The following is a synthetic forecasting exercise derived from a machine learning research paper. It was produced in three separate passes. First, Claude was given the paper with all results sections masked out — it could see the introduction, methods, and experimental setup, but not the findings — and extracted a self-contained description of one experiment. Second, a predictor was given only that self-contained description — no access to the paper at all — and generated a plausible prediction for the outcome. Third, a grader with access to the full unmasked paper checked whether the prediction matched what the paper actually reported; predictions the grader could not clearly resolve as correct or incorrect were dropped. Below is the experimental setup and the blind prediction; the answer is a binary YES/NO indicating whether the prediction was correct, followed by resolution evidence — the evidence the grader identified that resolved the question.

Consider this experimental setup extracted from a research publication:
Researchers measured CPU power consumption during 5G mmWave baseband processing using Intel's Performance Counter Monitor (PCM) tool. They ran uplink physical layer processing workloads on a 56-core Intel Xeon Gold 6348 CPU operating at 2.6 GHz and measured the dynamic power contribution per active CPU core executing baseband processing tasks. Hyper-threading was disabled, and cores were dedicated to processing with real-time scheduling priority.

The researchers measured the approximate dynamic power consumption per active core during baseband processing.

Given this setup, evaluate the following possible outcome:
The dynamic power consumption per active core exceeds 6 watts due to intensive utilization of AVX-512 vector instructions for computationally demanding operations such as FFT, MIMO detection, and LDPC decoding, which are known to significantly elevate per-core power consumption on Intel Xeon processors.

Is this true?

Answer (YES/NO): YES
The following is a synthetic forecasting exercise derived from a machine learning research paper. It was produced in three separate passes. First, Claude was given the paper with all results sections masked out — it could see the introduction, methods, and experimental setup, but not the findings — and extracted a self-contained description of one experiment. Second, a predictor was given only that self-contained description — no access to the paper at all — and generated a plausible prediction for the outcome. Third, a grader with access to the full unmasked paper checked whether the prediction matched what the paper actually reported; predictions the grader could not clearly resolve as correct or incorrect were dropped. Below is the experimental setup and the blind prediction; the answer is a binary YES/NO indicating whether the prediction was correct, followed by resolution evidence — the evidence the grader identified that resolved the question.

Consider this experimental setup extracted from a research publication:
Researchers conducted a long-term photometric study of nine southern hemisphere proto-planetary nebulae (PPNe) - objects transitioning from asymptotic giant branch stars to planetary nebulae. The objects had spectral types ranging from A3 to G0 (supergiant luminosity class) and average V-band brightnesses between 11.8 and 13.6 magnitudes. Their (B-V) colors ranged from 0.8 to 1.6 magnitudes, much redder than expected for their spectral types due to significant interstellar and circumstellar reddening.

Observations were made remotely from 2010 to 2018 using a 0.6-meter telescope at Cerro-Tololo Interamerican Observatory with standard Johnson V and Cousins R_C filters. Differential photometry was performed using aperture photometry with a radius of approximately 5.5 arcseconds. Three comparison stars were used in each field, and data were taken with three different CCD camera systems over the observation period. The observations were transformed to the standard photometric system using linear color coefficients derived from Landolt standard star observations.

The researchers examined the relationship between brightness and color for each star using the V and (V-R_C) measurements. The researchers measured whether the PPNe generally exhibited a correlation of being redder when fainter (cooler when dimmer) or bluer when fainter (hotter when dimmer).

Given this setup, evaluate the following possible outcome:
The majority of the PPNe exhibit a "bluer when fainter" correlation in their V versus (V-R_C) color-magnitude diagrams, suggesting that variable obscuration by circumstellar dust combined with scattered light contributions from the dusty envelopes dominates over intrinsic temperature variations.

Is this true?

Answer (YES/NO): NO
::::
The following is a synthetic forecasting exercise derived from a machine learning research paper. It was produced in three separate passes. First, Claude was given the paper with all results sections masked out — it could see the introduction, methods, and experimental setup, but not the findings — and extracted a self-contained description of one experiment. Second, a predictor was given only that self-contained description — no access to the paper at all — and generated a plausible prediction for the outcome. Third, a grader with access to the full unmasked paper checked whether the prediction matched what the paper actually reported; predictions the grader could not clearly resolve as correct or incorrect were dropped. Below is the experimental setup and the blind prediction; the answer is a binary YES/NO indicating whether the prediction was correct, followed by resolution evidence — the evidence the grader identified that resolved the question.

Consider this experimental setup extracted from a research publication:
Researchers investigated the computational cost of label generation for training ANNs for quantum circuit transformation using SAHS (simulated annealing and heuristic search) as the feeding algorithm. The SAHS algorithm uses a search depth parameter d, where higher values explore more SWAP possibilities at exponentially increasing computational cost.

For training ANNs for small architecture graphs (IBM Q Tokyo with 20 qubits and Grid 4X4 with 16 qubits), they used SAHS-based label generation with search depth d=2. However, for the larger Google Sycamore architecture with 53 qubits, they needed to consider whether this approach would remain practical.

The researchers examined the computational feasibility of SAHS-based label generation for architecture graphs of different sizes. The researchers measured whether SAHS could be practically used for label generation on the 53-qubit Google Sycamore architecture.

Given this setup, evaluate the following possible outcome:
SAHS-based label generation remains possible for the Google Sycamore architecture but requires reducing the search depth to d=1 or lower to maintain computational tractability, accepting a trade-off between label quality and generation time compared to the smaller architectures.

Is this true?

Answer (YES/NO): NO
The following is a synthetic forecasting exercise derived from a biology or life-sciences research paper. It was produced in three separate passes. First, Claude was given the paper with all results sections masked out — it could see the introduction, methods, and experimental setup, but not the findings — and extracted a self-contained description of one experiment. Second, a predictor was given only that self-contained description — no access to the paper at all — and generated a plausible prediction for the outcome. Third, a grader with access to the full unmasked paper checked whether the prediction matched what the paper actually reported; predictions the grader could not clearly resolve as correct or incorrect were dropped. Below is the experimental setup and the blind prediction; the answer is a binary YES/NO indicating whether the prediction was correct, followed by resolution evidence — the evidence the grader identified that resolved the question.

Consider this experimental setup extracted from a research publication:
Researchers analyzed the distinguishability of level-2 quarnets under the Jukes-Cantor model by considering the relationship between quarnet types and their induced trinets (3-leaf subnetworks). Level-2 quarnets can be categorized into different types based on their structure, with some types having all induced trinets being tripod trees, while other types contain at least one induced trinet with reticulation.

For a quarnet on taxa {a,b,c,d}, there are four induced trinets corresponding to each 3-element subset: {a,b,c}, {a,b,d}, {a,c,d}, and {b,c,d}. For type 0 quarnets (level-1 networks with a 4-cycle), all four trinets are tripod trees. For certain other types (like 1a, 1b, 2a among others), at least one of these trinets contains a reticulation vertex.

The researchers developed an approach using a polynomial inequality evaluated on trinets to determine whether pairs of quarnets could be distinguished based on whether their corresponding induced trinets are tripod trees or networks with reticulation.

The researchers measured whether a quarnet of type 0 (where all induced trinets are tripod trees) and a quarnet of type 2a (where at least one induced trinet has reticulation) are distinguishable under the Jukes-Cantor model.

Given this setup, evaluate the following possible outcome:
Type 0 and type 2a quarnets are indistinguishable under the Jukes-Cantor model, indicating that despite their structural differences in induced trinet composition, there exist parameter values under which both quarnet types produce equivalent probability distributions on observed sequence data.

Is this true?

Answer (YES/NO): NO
::::
→ **EXERCISE**:
Copy all lines from the data above that contain the word "model".

→ **EXERCISE OUTPUT**:
Researchers analyzed the distinguishability of level-2 quarnets under the Jukes-Cantor model by considering the relationship between quarnet types and their induced trinets (3-leaf subnetworks). Level-2 quarnets can be categorized into different types based on their structure, with some types having all induced trinets being tripod trees, while other types contain at least one induced trinet with reticulation.
The researchers measured whether a quarnet of type 0 (where all induced trinets are tripod trees) and a quarnet of type 2a (where at least one induced trinet has reticulation) are distinguishable under the Jukes-Cantor model.
Type 0 and type 2a quarnets are indistinguishable under the Jukes-Cantor model, indicating that despite their structural differences in induced trinet composition, there exist parameter values under which both quarnet types produce equivalent probability distributions on observed sequence data.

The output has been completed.